Esta perspectiva fue un alivio para mí. Y consentí en escribir mi petición.
Una hora después me ponía en camino hacia París.
Al día siguiente se me comunicó que mi petición había sido aceptada.
Entonces, en tres semanas, sin que yo hubiera podido encontrar una estratagema, un pretexto, se publicaron las amonestaciones, se enviaron las invitaciones, se firmó el contrato y un lunes por la mañana me encontré en el coro de una iglesia iluminada, al lado de una joven que lloraba, después de haber declarado al alcalde que aceptaba tomarla por compañera... hasta la muerte de cualquiera de los dos.
No había vuelto a verla, y la miraba de reojo con cierto asombro malévolo. Sin embargo, no era fea, en absoluto. Me decía para mis adentros: «Ésta no va a reírme todos los días».

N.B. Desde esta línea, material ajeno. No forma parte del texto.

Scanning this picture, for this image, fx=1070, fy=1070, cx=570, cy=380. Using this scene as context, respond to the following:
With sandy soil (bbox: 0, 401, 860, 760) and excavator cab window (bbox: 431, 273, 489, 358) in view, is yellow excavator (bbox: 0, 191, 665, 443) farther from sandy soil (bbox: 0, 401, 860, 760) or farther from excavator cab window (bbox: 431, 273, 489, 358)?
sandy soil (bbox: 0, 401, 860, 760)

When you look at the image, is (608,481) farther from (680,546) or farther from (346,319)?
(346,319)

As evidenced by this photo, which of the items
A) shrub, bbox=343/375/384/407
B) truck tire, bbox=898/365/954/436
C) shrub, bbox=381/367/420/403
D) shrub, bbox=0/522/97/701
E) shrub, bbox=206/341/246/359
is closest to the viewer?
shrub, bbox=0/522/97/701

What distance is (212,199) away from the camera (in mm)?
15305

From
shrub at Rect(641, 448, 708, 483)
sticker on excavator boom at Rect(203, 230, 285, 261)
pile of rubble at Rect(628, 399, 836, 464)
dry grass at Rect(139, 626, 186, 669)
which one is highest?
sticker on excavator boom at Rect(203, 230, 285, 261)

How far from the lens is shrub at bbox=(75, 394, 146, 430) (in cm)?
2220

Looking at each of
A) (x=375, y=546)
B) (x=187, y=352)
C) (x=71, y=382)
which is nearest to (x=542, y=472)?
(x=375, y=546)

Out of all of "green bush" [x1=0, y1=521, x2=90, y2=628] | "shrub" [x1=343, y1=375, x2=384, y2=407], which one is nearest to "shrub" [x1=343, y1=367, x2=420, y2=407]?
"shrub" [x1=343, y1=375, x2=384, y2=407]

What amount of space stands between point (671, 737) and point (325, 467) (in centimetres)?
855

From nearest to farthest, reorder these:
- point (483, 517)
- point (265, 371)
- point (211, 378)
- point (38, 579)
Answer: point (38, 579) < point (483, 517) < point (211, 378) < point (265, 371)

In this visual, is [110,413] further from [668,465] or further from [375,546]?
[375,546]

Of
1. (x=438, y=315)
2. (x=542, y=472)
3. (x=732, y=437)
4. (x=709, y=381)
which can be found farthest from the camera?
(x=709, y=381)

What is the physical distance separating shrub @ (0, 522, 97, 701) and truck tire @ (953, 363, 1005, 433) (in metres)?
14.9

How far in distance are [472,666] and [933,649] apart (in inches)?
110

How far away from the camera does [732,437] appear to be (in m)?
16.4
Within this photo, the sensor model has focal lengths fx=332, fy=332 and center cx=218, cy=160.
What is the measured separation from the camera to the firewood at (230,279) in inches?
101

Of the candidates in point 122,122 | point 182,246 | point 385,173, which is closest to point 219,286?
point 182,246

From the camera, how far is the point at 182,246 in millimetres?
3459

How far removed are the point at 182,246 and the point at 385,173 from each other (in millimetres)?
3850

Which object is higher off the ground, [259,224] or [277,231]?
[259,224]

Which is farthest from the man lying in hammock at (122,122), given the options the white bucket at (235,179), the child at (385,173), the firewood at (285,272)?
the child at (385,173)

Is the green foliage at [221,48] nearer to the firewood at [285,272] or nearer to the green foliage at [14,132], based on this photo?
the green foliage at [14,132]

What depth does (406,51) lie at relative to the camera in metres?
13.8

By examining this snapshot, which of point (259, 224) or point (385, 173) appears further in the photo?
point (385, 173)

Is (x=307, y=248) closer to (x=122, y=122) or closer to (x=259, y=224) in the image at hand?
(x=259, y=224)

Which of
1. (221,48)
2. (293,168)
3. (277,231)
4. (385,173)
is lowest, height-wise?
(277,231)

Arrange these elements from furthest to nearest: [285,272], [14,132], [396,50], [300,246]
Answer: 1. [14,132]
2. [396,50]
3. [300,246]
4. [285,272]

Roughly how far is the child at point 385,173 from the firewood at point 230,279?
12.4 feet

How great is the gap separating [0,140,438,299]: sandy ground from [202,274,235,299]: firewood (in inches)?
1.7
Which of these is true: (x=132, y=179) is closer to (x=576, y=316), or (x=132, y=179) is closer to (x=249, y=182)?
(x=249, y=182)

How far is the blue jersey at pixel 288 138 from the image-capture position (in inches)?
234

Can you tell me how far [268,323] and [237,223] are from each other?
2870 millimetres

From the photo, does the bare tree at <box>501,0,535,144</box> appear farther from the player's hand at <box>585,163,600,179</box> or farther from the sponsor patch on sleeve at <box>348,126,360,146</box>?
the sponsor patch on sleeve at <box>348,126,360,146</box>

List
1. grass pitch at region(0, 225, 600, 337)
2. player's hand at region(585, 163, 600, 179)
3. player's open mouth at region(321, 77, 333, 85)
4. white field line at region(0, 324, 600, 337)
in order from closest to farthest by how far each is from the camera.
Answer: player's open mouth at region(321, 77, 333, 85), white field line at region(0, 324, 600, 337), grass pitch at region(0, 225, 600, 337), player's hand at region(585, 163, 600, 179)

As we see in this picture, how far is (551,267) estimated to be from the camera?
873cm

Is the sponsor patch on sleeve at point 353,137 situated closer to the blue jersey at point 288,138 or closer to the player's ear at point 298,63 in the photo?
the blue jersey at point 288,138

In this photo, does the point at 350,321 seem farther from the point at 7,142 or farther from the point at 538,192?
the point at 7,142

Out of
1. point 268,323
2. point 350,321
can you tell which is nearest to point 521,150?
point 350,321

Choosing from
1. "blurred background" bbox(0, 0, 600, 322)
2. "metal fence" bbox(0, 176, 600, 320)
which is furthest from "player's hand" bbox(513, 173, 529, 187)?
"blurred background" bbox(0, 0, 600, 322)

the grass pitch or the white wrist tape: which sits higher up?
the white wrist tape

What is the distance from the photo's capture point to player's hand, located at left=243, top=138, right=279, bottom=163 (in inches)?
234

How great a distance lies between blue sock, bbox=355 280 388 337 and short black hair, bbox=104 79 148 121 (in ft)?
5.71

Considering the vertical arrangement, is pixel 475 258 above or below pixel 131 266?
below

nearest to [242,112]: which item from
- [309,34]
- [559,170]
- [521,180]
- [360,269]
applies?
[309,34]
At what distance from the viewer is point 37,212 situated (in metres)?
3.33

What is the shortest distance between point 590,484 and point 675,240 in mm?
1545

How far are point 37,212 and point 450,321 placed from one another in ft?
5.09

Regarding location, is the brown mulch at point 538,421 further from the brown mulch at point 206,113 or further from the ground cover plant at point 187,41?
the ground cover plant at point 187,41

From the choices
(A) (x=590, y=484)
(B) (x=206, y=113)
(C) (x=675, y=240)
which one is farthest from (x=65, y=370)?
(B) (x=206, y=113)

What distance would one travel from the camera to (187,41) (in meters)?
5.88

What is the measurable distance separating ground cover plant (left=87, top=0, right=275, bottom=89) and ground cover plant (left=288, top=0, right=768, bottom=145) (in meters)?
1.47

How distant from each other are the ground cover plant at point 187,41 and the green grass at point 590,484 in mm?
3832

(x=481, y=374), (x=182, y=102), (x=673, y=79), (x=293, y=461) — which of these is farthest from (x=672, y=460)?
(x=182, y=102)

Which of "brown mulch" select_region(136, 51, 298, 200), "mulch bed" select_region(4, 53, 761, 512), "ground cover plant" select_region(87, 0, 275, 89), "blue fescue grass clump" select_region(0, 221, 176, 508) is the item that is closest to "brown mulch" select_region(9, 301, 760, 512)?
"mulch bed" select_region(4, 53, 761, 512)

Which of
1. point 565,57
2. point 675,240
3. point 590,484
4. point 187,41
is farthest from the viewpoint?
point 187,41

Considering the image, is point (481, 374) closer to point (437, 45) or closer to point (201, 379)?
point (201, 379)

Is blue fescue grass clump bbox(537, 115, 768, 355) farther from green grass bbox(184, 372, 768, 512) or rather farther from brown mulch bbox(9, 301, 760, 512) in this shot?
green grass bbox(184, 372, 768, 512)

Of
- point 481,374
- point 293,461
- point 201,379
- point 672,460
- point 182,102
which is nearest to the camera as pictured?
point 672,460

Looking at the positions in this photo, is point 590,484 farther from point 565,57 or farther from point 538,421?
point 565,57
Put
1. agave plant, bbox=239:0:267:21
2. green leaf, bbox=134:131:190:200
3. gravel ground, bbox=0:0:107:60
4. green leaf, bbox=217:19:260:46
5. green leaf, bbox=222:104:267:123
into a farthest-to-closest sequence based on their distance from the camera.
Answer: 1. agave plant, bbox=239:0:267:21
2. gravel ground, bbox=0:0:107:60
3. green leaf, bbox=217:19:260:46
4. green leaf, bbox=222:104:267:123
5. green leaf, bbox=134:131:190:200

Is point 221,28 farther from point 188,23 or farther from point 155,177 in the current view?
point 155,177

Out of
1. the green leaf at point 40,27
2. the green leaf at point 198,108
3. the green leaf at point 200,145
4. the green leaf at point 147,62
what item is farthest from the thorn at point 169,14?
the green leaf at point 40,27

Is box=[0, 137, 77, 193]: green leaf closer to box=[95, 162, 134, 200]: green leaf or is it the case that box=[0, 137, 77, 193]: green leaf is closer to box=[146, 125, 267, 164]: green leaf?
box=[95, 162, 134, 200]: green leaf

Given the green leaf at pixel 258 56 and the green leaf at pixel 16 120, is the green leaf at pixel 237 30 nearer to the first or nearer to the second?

Ella no me miró ni una sola vez hasta la noche, ni me dijo una sola palabra.
Mediada la noche, entré en la cámara nupcial con la intención de darle a conocer mis resoluciones, porque ahora yo era el amo.
La encontré sentada en un sillón, vestida igual que durante el día, con los ojos enrojecidos y la tez pálida. Se levantó en cuanto entré y vino gravemente hacia mí.
«Señor, me dijo, estoy dispuesta a hacer cuanto usted ordene. Me mataré si lo desea.»
Estaba muy bella en aquel papel heroico la hija del coronel. La besé, estaba en mi derecho.
Y pronto me di cuenta de que no me habían estafado.
Llevo cinco años casado. Y por el momento no me pesa en absoluto.
Pierre Létoile se calló. Sus compañeros reían. Uno de ellos dijo: «El matrimonio es una lotería; no hay que elegir nunca los números, los del azar son los mejores».
Y otro añadió para concluir: «Sí, pero no olvide que el dios de los borrachos había elegido por Pierre».